Vejamos agora o absurdo deste pensamento em relação ao mercado: desde o colapso dos regimes comunistas do Leste Europeu, fixou-se que as forças do mercado resolveriam tudo. As forças do mercado iriam, cada vez mais, encher as prateleiras de coisas boas. É verdade que as forças do mercado são um mecanismo cibernético, que pode levar a um equilíbrio entre forças opostas, um equilíbrio que seja ao mesmo tempo humano e ambientalmente desejável. Mas somente se o mercado não for manipulado. E o que observamos é que os mercados hoje são todos manipulados. Por exemplo, o mercado agrícola é totalmente manipulado de maneira a acabar com todos os pequenos agricultores, o que está acontecendo na Espanha, na França, em toda parte.

Além de manipulado, o mercado é cego. Tomemos os pobres, como aquele pobre diabo que morre de noite nas ruas de Calcutá e cujo corpo é carregado pelo carro do lixo na manhã seguinte. Toda fortuna dele consistia naqueles trapos sujos humildemente apresentados, ele tinha tremendas necessidades, mas ele não tinha demanda, e o mercado não vê necessidades, o mercado só vê a demanda expressa em dinheiro. Assim, quem não tem dinheiro não está presente no mercado, ou seja, os pobres não estão presentes. É por isso que a grande tecnocracia quer a globalização dos mercados porque, dessa maneira, quem tem força pode comprar aquele último grão de milho do mais pobre, que não tem demanda, não tem dinheiro, não tem nada. Dessa forma, os pobres vão ficar cada vez mais pobres e os ricos cada vez mais ricos. Mas é inútil repetir isso, todo mundo já sabe.

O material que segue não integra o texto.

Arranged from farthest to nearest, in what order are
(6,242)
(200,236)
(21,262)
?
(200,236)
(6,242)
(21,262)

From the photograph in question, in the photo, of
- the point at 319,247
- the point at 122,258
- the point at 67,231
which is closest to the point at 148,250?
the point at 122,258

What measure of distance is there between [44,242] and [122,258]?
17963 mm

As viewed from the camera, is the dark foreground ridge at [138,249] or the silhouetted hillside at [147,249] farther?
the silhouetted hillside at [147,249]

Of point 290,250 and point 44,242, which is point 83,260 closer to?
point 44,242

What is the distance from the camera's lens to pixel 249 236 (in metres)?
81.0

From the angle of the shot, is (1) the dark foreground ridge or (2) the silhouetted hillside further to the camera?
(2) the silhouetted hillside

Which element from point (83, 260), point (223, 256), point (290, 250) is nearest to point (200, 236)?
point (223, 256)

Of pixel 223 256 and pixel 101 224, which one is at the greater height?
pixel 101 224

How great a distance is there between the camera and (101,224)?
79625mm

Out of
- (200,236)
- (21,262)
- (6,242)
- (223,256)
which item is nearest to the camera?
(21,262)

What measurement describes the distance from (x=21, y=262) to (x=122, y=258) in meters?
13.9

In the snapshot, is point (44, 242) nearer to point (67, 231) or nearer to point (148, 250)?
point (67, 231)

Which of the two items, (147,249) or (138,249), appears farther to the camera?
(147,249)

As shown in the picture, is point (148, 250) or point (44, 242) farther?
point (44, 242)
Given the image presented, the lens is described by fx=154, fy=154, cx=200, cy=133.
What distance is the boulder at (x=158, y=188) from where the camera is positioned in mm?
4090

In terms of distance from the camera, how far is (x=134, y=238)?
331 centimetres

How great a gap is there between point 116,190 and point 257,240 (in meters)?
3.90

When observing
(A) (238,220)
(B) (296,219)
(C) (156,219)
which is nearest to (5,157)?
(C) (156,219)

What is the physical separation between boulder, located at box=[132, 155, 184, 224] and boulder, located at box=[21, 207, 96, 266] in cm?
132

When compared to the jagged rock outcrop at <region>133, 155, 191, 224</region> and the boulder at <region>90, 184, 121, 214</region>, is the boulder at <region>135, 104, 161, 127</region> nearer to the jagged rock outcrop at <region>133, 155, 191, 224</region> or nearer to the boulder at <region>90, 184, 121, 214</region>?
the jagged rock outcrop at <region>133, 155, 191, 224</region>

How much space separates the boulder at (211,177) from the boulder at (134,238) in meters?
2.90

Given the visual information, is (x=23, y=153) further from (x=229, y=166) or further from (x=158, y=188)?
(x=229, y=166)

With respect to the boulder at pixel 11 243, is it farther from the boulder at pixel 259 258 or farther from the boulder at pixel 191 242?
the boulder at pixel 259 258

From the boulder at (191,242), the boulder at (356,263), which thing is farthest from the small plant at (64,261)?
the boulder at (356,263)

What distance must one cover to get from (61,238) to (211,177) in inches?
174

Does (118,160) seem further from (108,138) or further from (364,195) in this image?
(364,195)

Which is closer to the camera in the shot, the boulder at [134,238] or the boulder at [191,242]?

As forças do mercado assim como se apresentam, também têm conseqüências para as gerações futuras. As gerações futuras também não estão presentes no mercado, não têm como protestar. Imaginem se as pessoas que vão nascer daqui a cinquenta, cem anos, tivessem palavra, tivessem força nos nossos atuais mercados? Quanta coisa não mudaria.

E, por fim, o mercado é cego para as gerações futuras. O mercado é cego para a criação. Para esse fantástico processo sinfônico que é a emoção orgânica que nos deu origem junto com as outras espécies. Da forma como o mercado está organizado hoje, ele destrói não somente a justiça social, ele destrói a própria sobrevivência, destruindo o que há de mais bonito neste planeta e que o distingue dos demais: seu grande processo vital que já vem de 13,5 bilhões de anos. Isso nós estamos destruindo.

Dessa forma, se nós quisermos contestar todo esse processo, temos de desmistificar o paradigma que lhe é inerente e levar em conta que muita gente não é contra este paradigma.